Jane Ballot

Being me in the world

Saturday 22nd August

Today the technical rehearsal for the play began with a power outage on the campus. Not exactly the way to be working with lights and sound 🙂

We forged ahead, though; the fault was corrected and everything fell into place. It really is amazing to see how a group of individuals comes together, each doing his/her own thing, to make an entire production happen.

Somewhere along the line during the cancer thing, I either thought about, or wrote about (memory eludes me), the fact that the whole experience is something like doing a production (my analogy – I’m sure there are many others from different disciplines): there is a final result that it is the aim to achieve (in this case, eradicate the patient of the cancer; in the case of a production, have the performance running for an audience) and, to get there, it needs a whole number of individuals to each do their part, in relation to each other and at the correct time, to achieve the final result.

My ‘cancer production’ has achieved the final goal and has moved into a period of relative stasis, with the ongoing hormone medication. Bridget’s ‘production’ is still somewhere in the process, but is still moving along and will come to its final stages in a number of months.

So it is with every cancer ‘patient’ (I am still loath to use the word that brands the person with cancer as being ‘sick’, as it is the treatment that makes you feel sicker than the invisible, insidious enemy does). Every scenario is different, just as every production is different. And every journey takes its time and works towards a final goal at its own pace.

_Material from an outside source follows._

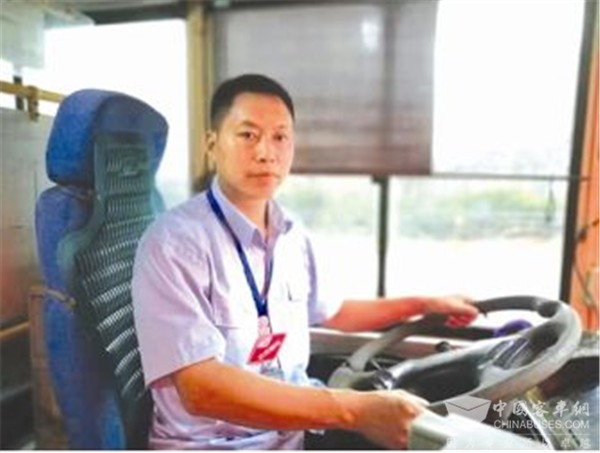 宜昌公交：雷锋精神永传承 日行一善载德行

I am not a fatalist and I don’t really believe in a kind of ‘this had to happen so that that could’. I do believe that things often happen for a reason, though.

As we go into the dress rehearsals of this production, before the performances next week, I think, somewhere in the back of my brain, that just perhaps one of the reasons I had cancer was so that I could understand what Bridget is going through – mostly; and be able to hear her and to offer support ‘from within’ so to speak.

As much, though, as I know I have been of support to her, so has she to me. There is something amazingly encouraging and wonderful in being able to speak to someone who, you know, knows.